Cosa si può dire, ancora, di San Nicola? Quando arrivano i giorni della Festa del Santo –tanto quella liturgica di dicembre, quanto quella della traslazione delle sue reliquie a maggio – tendiamo a ripetere cose che già conosciamo e a fare discorsi certamente belli, ma tutto sommato un po’ ridondanti. Certo, anche la ripetizione è uno strumento necessario per la trasmissione della fede e della cultura – soprattutto in una società come la nostra, che troppo spesso pecca di scarsa memoria – tuttavia oggi, in occasione del maggio barese 2024, più che impegnarmi per cercare cosa dire di San Nicola, vorrei provare ad ascoltare cosa San Nicola sta cercando di dire a noi tutti.

In merito al culto dei santi, la tradizione della nostra fede ci fa celebrare il dies natalis, il giorno della nascita al cielo (il vescovo Nicola di Myra morì il 6 dicembre 343). Nel caso di San Nicola, però, oltre alla festa decembrina, la comunità barese si raccoglie il 9 maggio, data dell’arrivo delle sue spoglie mortali sul litorale di San Giorgio. Non ricorre un anniversario di morte, ma un movimento, un viaggio, un approdo e un’accoglienza. Sembra che San Nicola desideri orientare il nostro sguardo proprio verso il mare.

Questo mare che conosciamo bene e il cui orizzonte continua a interrogarci. Questo mare che ogni mattina ci regala albe solenni e silenziose, che ci addita l’oriente come punto focale della nascita della luce e di ogni nostra rinascita. Si ha l’impressione che San Nicola, venuto dal mare, desideri condurci alla consapevolezza che guardare a oriente sia necessario anche per la nostra cultura troppo ammalata di “occidentalismo”.

Dobbiamo ammetterlo: l’Occidente non sta bene. Questa affermazione non vuol essere una sentenza senza ritorno, una condanna definitiva, ma l’onesta presa di coscienza di chiunque abbia il coraggio di sporgere lo sguardo un po’ al di là del suo ombelico. In una pubblicazione dall’eloquente titolo “Notte della cultura europea”, Giuseppe Maria Zanghì traccia con essenzialità e sagacia l’itinerario storico e culturale della parte di mondo nella quale siamo stati chiamati a vivere:

Quanto accade nell’Europa non può non toccarla, è un “negativo” che ha in essa alcune delle sue radici, e che essa sola allora può sanare, riconducendolo alla chiarezza: a condizione che sappia rispondere alla chiamata che Dio, oggi, le rivolge proprio in questa crisi che nasconde la speranza di un “nuovo” che vi matura dolorosamente, e grande quanto è grande la crisi”.

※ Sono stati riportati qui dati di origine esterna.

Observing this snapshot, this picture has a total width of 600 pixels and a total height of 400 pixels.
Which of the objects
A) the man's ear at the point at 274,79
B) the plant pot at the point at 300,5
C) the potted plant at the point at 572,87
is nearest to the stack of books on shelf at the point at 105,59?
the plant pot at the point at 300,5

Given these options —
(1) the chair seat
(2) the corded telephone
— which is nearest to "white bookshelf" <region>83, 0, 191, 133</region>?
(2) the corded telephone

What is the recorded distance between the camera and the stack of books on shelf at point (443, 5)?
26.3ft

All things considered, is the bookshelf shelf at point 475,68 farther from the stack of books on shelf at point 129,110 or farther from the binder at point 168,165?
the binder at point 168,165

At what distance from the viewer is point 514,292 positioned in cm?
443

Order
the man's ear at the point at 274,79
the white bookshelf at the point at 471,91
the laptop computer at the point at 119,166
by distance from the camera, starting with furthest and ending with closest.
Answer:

Ironia della sorte, l’Occidente sta realizzando se stesso: una civiltà del tramonto, un modello culturale, economico, sociale che ha condotto tutti dentro una profonda crisi, capace di creare vuoto e povere prospettive di futuro. Ci risvegli, allora, la voce dei giovani, che si alza, a volte anche disordinatamente, ed esige un ascolto vero, scevro da pregiudizi e ricco di compassione.

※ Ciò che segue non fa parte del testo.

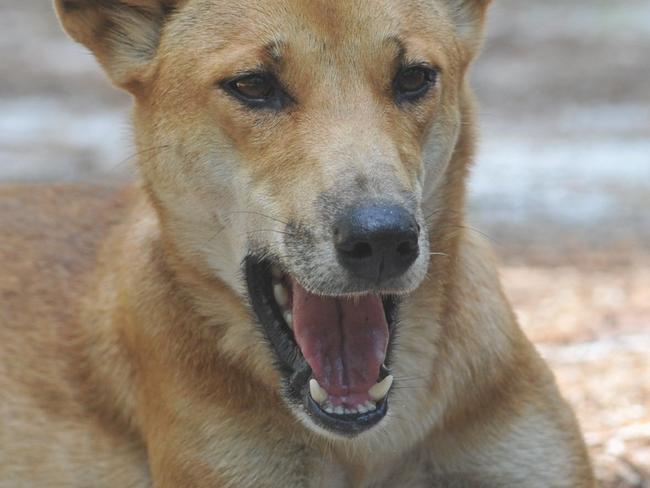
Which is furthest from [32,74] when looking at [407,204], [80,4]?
[407,204]

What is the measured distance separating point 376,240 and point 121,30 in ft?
4.38

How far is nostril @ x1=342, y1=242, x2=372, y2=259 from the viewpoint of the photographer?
11.9 feet

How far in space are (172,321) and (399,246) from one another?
1.08m

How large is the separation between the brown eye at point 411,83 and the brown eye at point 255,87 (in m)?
0.38

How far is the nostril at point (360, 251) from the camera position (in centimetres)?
364

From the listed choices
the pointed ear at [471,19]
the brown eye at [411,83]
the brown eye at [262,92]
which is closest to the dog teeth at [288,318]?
the brown eye at [262,92]

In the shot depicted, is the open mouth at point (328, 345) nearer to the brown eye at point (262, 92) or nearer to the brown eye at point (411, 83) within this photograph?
the brown eye at point (262, 92)

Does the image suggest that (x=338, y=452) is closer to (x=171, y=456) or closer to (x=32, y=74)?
(x=171, y=456)

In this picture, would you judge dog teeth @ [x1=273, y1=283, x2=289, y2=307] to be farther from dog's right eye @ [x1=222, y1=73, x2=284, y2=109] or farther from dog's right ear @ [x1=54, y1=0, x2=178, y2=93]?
dog's right ear @ [x1=54, y1=0, x2=178, y2=93]

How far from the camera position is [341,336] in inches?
161

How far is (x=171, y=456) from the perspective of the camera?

Fuor di metafora, cosa può voler significare “guardare a oriente”? Non si tratta tanto di una coordinata geografica o culturale, quanto di una nuova direzione del vivere. L’Oriente, per il Santo Vescovo Nicola, è sempre stato Cristo, il Figlio di Dio, Colui che viene a “visitarci dall’alto come un sole che sorge”. Il mondo, anche quando non lo sa, è di quella Luce e di quell’Amore che ha sete. “Guardate a Lui e sarete raggianti” (Sal 34,6) dice il salmista, e, senza paura, è il momento di mettere da parte le parole tiepide del quieto vivere per far risuonare la Buona Notizia di Gesù.

Di San Nicola non ci è stato tramandato neanche uno scritto, non ne conosciamo la voce, eppure di lui continuiamo a parlare e a lui continuiamo a rivolgerci, perché per mezzo di lui è l’Amore di Dio che ha parlato. Guardare a Oriente vuol dire lasciarci traslare lo sguardo, spostare l’attenzione dai fumi passeggeri del consenso, che gonfia ambizioni e orgoglio, alla carne delle donne e degli uomini “atterrati” dalla vita. Sono loro il luogo privilegiato dove Dio sceglie di abitare, veri santuari dell’umano, da incontrare con la stessa devozione che dedichiamo ai luoghi di culto del nostro amato Santo Patrono.

San Nicola, pastore profumato di popolo e di mare, uomo dai gesti semplici e diretti, rivolti alla vita concreta della gente – soprattutto della gente più esposta alle tempeste della vita – ci aiuti ad alzare lo sguardo, a ‘orientare’ la nostra vita, le nostre scelte, i nostri desideri alla verità dell’uomo più che all’opinabilità delle idee.